Document excerpt
========================================================================

Monitoring
Need production observability? Use Logger, Telemetry, and metrics for comprehensive monitoring.
Prerequisites
- Production Elixir application
- Understanding of processes and supervision
- Completed Advanced Tutorial
Problem
Production applications need visibility into performance, errors, resource usage, and business metrics. You need structured logging for debugging, real-time metrics for monitoring, and telemetry for understanding system behavior without impacting performance.
Challenges:
- Collecting metrics without performance degradation
- Correlating logs across distributed processes
- Monitoring system health in real-time
- Tracking business metrics and SLAs
- Debugging production issues without access to the machine
Solution
Use Telemetry for instrumentation, Logger for structured logging, and external services (Prometheus, Datadog, New Relic) for aggregation and visualization.
How It Works
1. Structured Logging with Logger
Basic logging:
require Logger
defmodule MyApp.UserService do
def create_user(params) do
Logger.info("Creating user", params: sanitize(params))
with {:ok, validated} <- validate(params),
{:ok, user} <- insert_user(validated) do
Logger.info("User created successfully",
user_id: user.id,
email: user.email,
duration_ms: calculate_duration()

========================================================================

Data extract

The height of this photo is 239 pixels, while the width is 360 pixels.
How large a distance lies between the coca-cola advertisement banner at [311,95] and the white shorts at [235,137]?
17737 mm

========================================================================

Tasks and exercises
[a] Decide whether each statement agrees with the Elixir monitoring page, answering yes or no and quoting the deciding words: (i) the page recommends Prometheus, Datadog, and New Relic for aggregation and visualization; (ii) a listed prerequisite is completing the Beginner Tutorial; (iii) correlating logs across distributed processes is named as a challenge.
[b] Output verbatim the stretch of the Elixir monitoring page from "Prerequisites" through "without impacting performance.".
Rely only on the Elixir monitoring page, not on the material.

Solutions
[a]
(i) Yes: "external services (Prometheus, Datadog, New Relic) for aggregation and visualization"
(ii) No: "Completed Advanced Tutorial"
(iii) Yes: "Correlating logs across distributed processes"

[b]
Prerequisites
- Production Elixir application
- Understanding of processes and supervision
- Completed Advanced Tutorial
Problem
Production applications need visibility into performance, errors, resource usage, and business metrics. You need structured logging for debugging, real-time metrics for monitoring, and telemetry for understanding system behavior without impacting performance.